İBRAHİM AYDEMİR (Erzurum) - Buna bağlı olarak da üreten bir bölgenin ekonomik dinamiği olma hevesi hemen tüm sektörlerde hâkim olmuştur. Tabii, burada kayda geçelim ki tüm bu pozitif gelişmelere paralel yürüyen ve vücut bulan okulsuz, yolsuz, elektriksiz, altyapısız bir tek mecrayı bile bırakmayan, her ile üniversite tesis eden, her ile havaalanı yapan, insanımız için dağları delerek engelleri aşan ki buna Ovit en son somut örnektir ve hakikaten yüz yıllık bir projedir, elhamdülillah bize nasip oldu bu şeref. Ortak faydamız olduğu için özellikle kayda geçiyorum bunu. Bunları yapan ak davaya mensubiyetten duyduğumu hazzı ve lezzeti hakikaten ifade eden aciz durumdayız, müthiş de bir inşirah duyuyorum bunları anlatırken, Mehmet Hocam.
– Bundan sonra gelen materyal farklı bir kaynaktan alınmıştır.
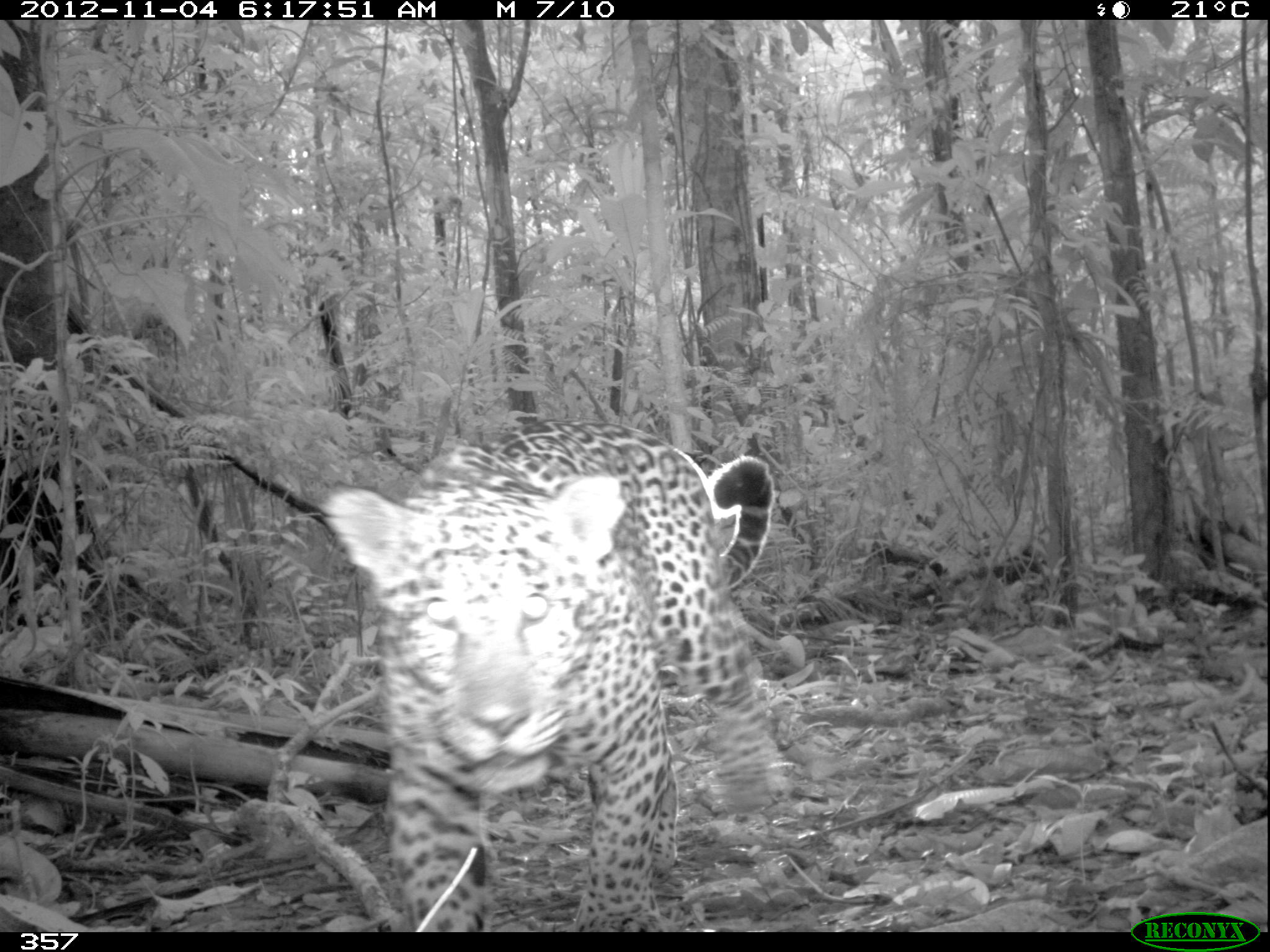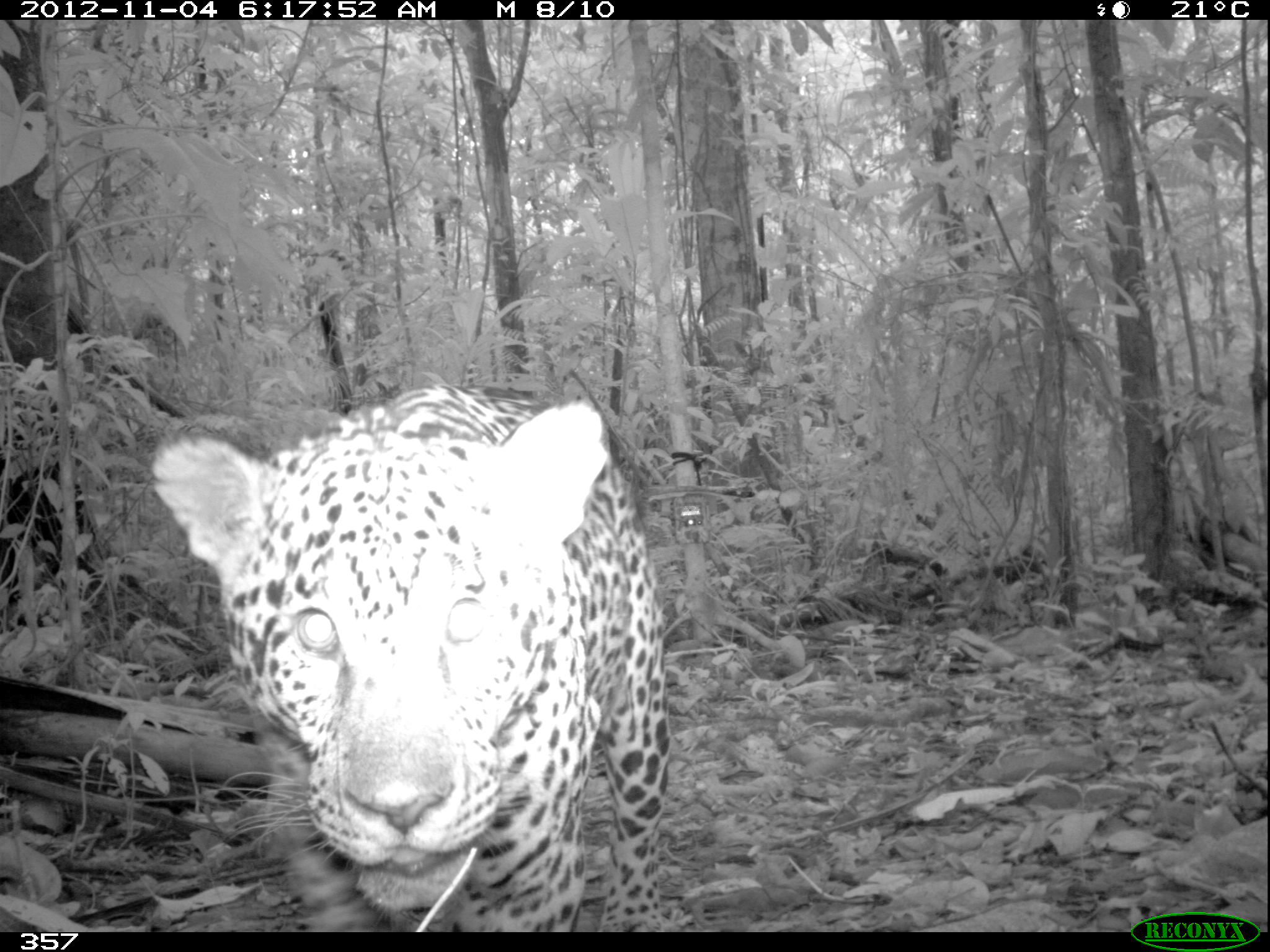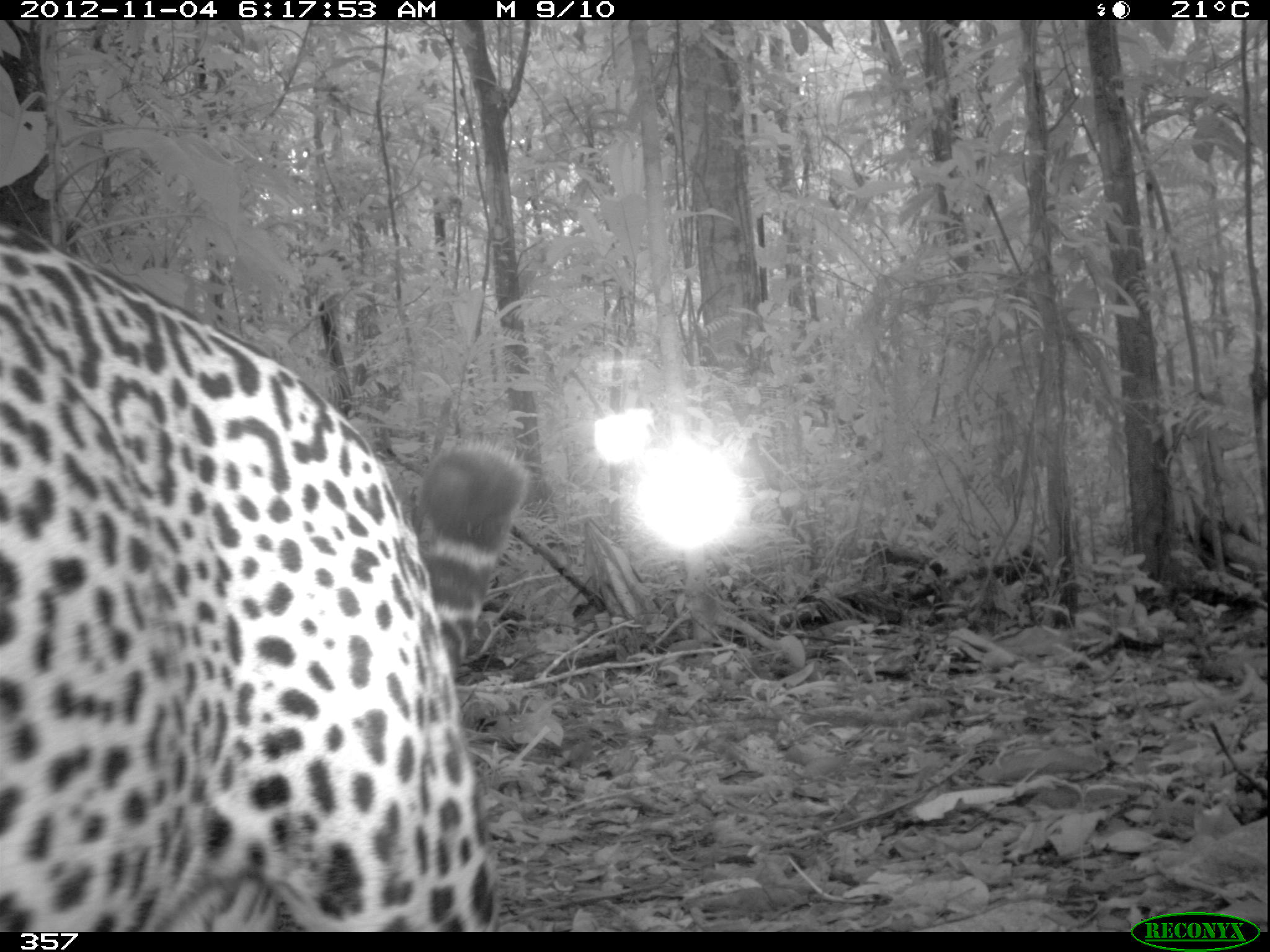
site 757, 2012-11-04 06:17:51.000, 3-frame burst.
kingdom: Animalia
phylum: Chordata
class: Mammalia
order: Carnivora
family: Felidae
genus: Panthera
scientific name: Panthera onca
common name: jaguar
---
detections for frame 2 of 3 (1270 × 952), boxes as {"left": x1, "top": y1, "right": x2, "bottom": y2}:
panthera onca: {"left": 150, "top": 377, "right": 667, "bottom": 933}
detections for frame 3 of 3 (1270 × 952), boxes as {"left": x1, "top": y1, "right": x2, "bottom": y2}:
panthera onca: {"left": 0, "top": 217, "right": 531, "bottom": 933}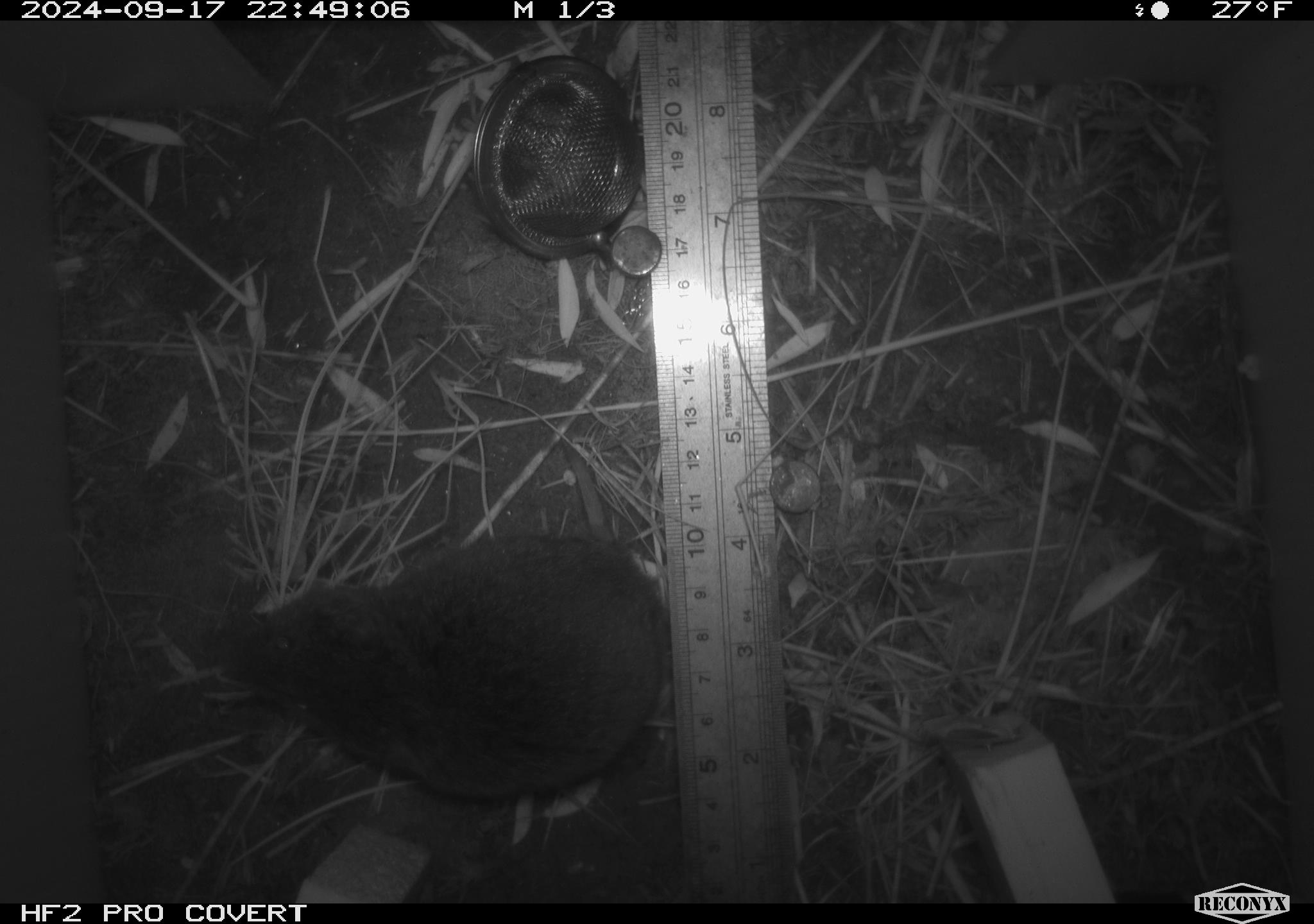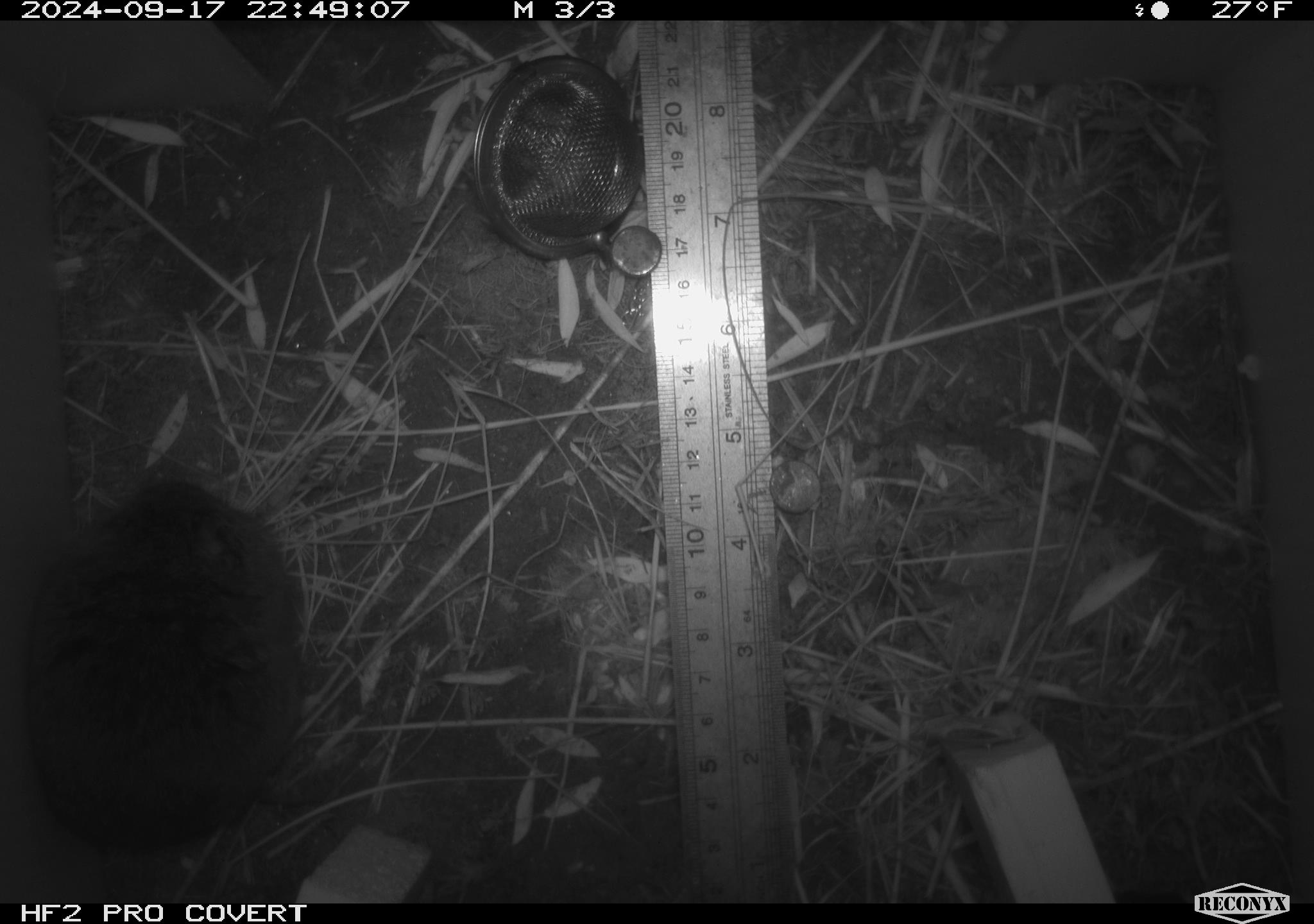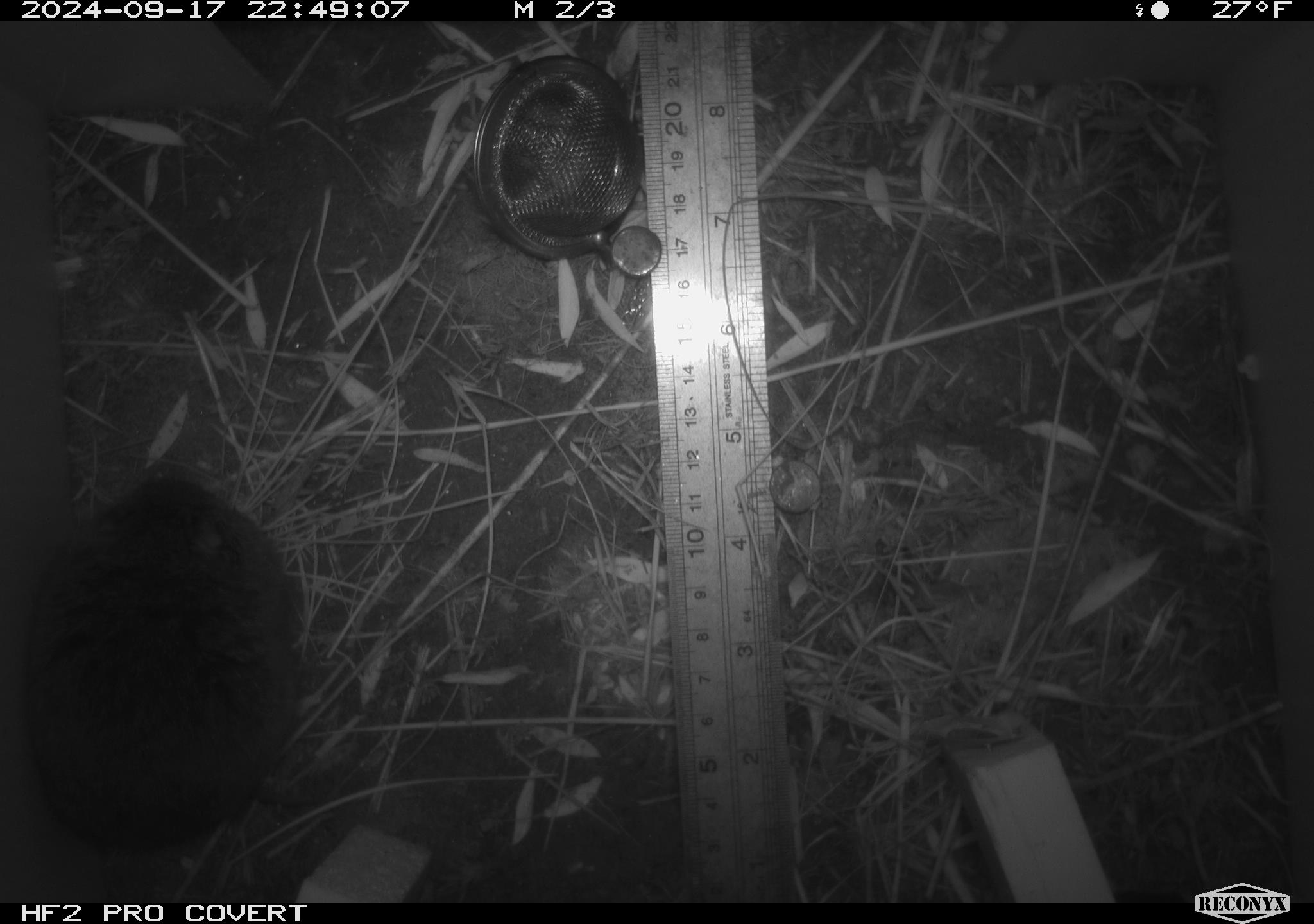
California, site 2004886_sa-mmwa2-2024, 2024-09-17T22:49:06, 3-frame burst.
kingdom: Animalia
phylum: Chordata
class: Mammalia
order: Rodentia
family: Cricetidae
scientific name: Arvicolinae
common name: voles, lemmings, and muskrats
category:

BAŞKAN - Biraz da bize anlatsanız Mehmet Hoca'ya anlatmayın.
İBRAHİM AYDEMİR (Erzurum) - Hayır, Mehmet Hocam ben böyle konuşurken böyle istihzayla bakıyor, ondan dolayı şey yapıyorum, o biliyor; o lisana bir cevaptır bu.
MEHMET BEKAROĞLU (İstanbul) - Nereden çıkardın ya?
BAŞKAN - Sayın Bekaroğlu mıknatıs gibi hepimizi çekiyor yani sorun yok.
İBRAHİM AYDEMİR (Erzurum) - Biz kamu görevlisinin, atama yapılırken doğuya gitmek istemediği dönemleri, biz "doğu" denildiğinde beti benzi kaçanları hiç unutmadık. Ne o günleri ne de bölgenin sosyoekonomik durumunu istismar ederek siyaset edenleri de unutmadık. Hakikaten hiç unutmadık, unutmayacağız da. İrfan coğrafyasını "çarıklı" olarak takdim edenleri de aklımızdan çıkarmayacağız.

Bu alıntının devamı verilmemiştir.